== Records

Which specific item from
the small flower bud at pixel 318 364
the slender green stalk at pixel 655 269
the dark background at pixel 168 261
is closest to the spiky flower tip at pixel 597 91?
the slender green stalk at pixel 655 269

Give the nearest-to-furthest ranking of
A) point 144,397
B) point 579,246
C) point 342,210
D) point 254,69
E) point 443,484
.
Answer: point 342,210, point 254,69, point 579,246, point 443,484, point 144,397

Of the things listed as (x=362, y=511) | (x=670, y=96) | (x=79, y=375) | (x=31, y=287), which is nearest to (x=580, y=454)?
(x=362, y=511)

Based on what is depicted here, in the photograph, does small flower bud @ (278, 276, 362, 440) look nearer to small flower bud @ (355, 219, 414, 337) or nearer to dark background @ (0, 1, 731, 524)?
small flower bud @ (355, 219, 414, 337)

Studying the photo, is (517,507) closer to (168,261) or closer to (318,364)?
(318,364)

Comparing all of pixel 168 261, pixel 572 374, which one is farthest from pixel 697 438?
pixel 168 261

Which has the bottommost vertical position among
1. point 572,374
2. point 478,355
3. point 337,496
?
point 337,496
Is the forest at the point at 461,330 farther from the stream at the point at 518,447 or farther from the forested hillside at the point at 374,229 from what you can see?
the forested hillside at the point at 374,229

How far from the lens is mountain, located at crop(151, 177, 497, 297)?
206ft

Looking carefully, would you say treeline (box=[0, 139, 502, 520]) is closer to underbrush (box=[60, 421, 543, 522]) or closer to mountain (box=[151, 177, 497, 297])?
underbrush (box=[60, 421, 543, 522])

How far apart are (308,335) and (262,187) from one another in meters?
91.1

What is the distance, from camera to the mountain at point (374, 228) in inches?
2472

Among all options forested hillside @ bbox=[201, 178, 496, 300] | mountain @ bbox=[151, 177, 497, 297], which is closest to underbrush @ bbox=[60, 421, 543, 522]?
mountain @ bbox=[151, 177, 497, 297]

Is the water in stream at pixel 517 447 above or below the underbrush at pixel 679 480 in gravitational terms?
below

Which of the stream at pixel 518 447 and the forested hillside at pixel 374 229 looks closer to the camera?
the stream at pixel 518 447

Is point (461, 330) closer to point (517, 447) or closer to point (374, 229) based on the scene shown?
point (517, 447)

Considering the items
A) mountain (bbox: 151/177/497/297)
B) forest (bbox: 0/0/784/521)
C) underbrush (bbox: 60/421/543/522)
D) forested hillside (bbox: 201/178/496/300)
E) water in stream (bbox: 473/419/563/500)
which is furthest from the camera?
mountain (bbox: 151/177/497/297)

====

*What to work on*. Please put the lines from the one containing "Is point (461, 330)" through the end of the items above, both ends included, into a Markdown table with the columns Row and Line. Leave out blank lines and number each row.

*Solution to this exercise*.
| Row | Line |
|---|---|
| 1 | Is point (461, 330) closer to point (517, 447) or closer to point (374, 229) based on the scene shown? |
| 2 | point (517, 447) |
| 3 | Considering the items |
| 4 | A) mountain (bbox: 151/177/497/297) |
| 5 | B) forest (bbox: 0/0/784/521) |
| 6 | C) underbrush (bbox: 60/421/543/522) |
| 7 | D) forested hillside (bbox: 201/178/496/300) |
| 8 | E) water in stream (bbox: 473/419/563/500) |
| 9 | which is furthest from the camera? |
| 10 | mountain (bbox: 151/177/497/297) |